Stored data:
BEGIN
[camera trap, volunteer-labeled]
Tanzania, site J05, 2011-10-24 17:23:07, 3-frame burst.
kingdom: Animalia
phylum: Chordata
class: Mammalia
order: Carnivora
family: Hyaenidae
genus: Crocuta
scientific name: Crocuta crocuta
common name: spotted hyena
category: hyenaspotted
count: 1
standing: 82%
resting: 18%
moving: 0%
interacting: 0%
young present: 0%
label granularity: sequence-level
END
BEGIN
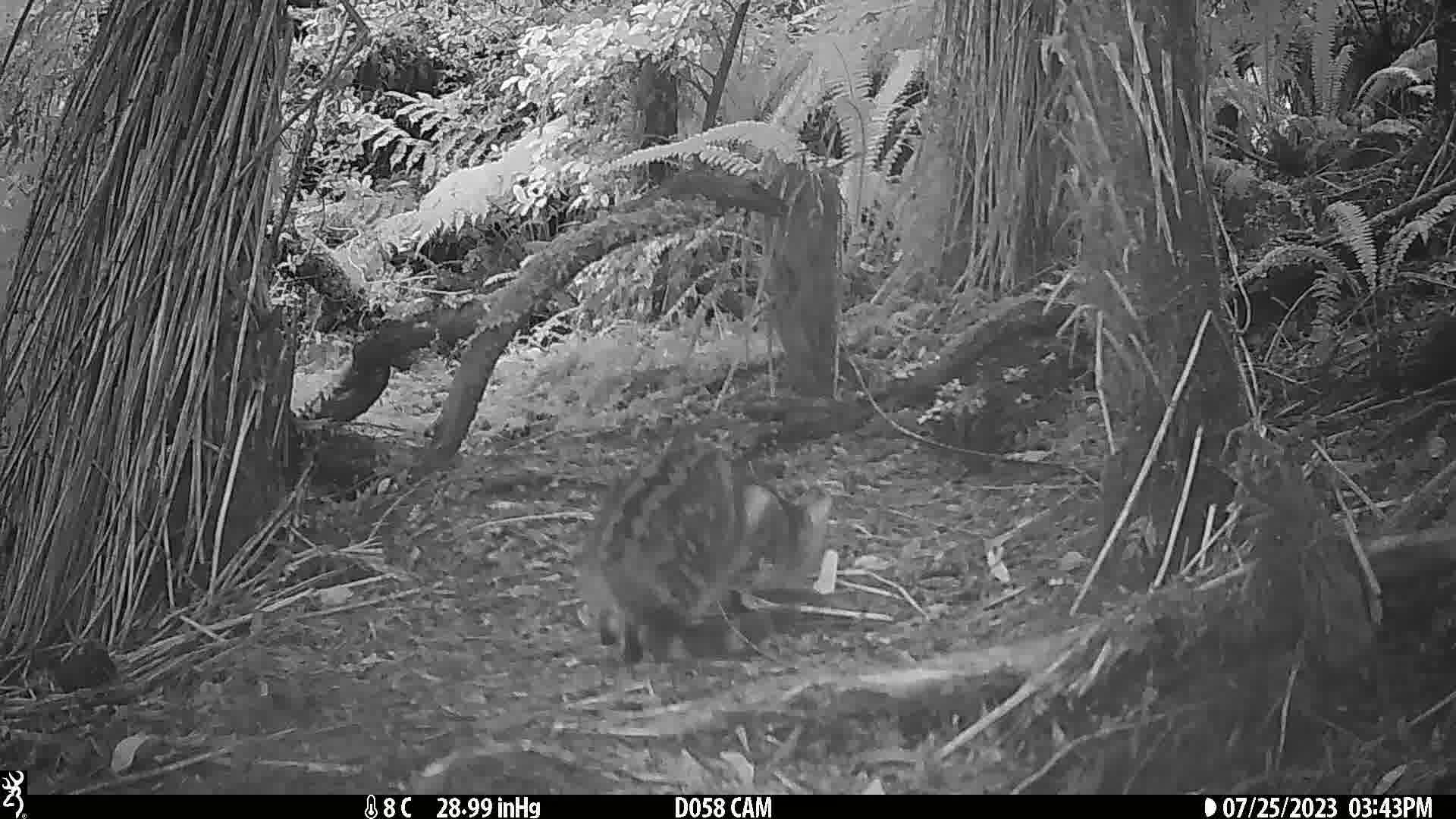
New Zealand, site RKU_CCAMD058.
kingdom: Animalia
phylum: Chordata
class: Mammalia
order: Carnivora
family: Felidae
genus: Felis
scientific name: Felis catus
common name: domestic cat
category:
END
BEGIN
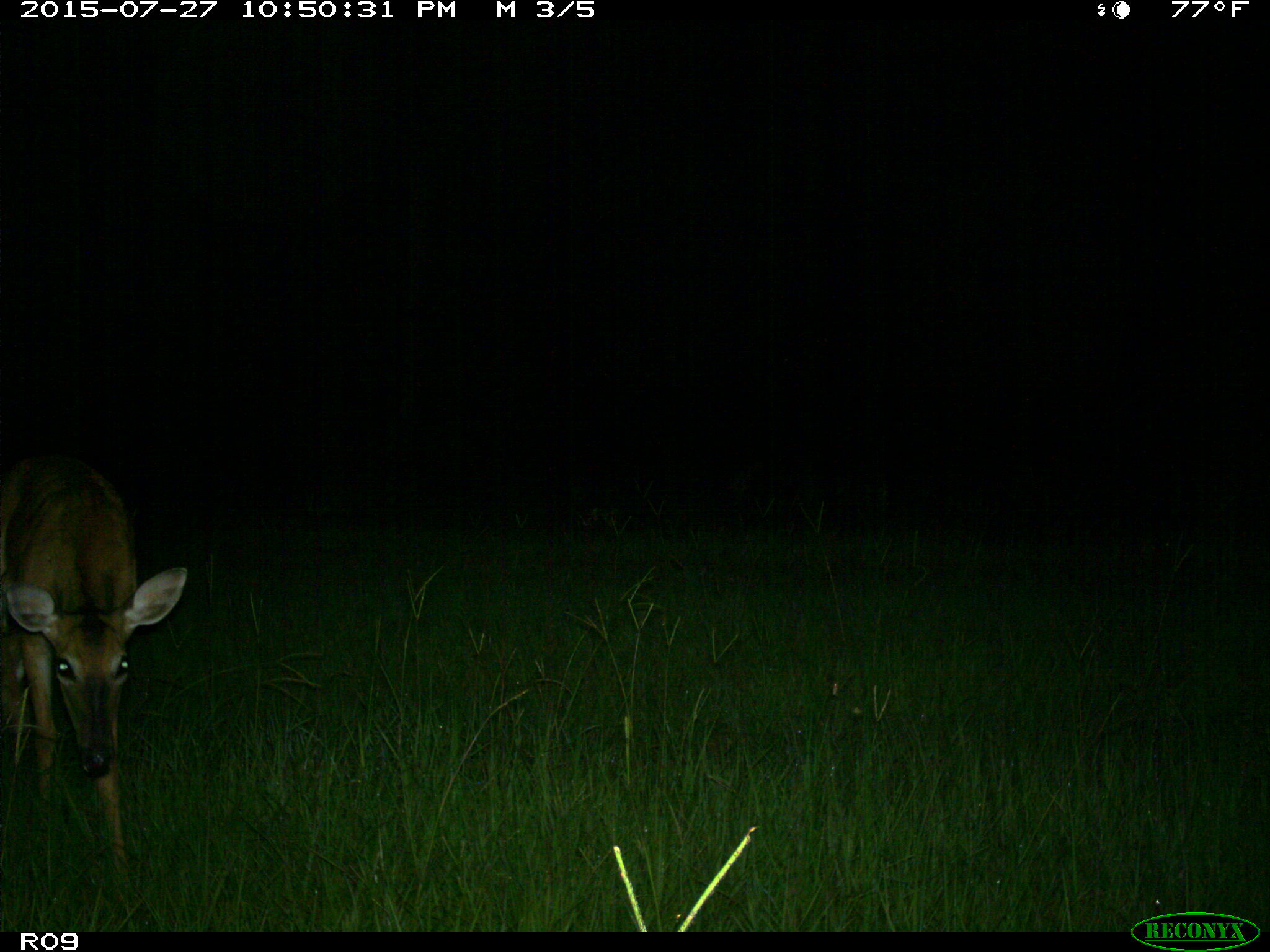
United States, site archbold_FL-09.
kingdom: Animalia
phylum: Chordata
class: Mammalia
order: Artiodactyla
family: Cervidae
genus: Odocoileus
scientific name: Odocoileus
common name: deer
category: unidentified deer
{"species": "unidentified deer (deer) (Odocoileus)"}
END
WHAT YOU SHOULD DO
Every line above from the line with "[camera trap, volunteer-labeled]" to the line with "common name: spotted hyena", both included, must be reproduced exactly, and no other line may appear.

ANSWER SPACE
[camera trap, volunteer-labeled]
Tanzania, site J05, 2011-10-24 17:23:07, 3-frame burst.
kingdom: Animalia
phylum: Chordata
class: Mammalia
order: Carnivora
family: Hyaenidae
genus: Crocuta
scientific name: Crocuta crocuta
common name: spotted hyena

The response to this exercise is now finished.